- Born: August 1, 1968 Dyersburg, Tennessee
- Died: August 28, 2012 (aged 44) Chicago, Illinois
- Education: Princeton University University of Chicago
- Known for: Matplotlib
- Spouse: Miriam Sierig
- Children: 3
- Scientific career
- Fields: Neurobiology
- Workplaces: NumFOCUS Foundation

= John D. Hunter =

American neuroscientist and open-source software developer (1968–2012)

Neuroscientist, creator of Matplotlib (1968–2012)

John D. Hunter (August 1, 1968 – August 28, 2012) was an American neurobiologist and the original author of Matplotlib.

== Biography ==
Hunter was brought up in Dyersburg, Tennessee, and attended The McCallie School. He graduated from Princeton University in 1990 and obtained a Ph.D. in neurobiology from the University of Chicago in 2004. In 2005, he joined TradeLink Securities as a Quantitative Analyst. Later, he was one of the founding directors of NumFOCUS Foundation.

== Matplotlib ==
Hunter initially developed Matplotlib during his postdoctoral research in neurobiology to visualize electrocorticography (ECoG) data of epilepsy patients. The open-source tool emerged as the most widely used plotting library for the Python programming language and a core component of the scientific Python stack, along with NumPy, SciPy and IPython. Matplotlib was used for data visualization during the 2008 landing of the Phoenix spacecraft on Mars and for the creation of the first image of a black hole.

== Personal life ==
Hunter married Miriam Sierig and had three daughters: Clara, Ava, and Rahel.

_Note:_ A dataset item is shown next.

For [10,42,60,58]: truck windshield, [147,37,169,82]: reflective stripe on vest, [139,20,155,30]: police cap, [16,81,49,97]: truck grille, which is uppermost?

Hunter was diagnosed with malignant colon cancer and died from cancer treatment complications on August 28, 2012. His memorial service was held at the University of Chicago's Rockefeller Chapel (also the location of his Ph.D. graduation) on October 1, 2012.

== Awards ==
Two weeks after Hunter's death, the Python Software Foundation announced it had voted unanimously to create its Distinguished Service Award, intended as the foundation's highest honor, and issued the first award to Hunter.

==Legacy==
From 2013 onwards, the SciPy Conference has hosted the annual John Hunter Excellence in Plotting Contest in his honor, with a $1000 prize to continue the advancement of scientific plotting.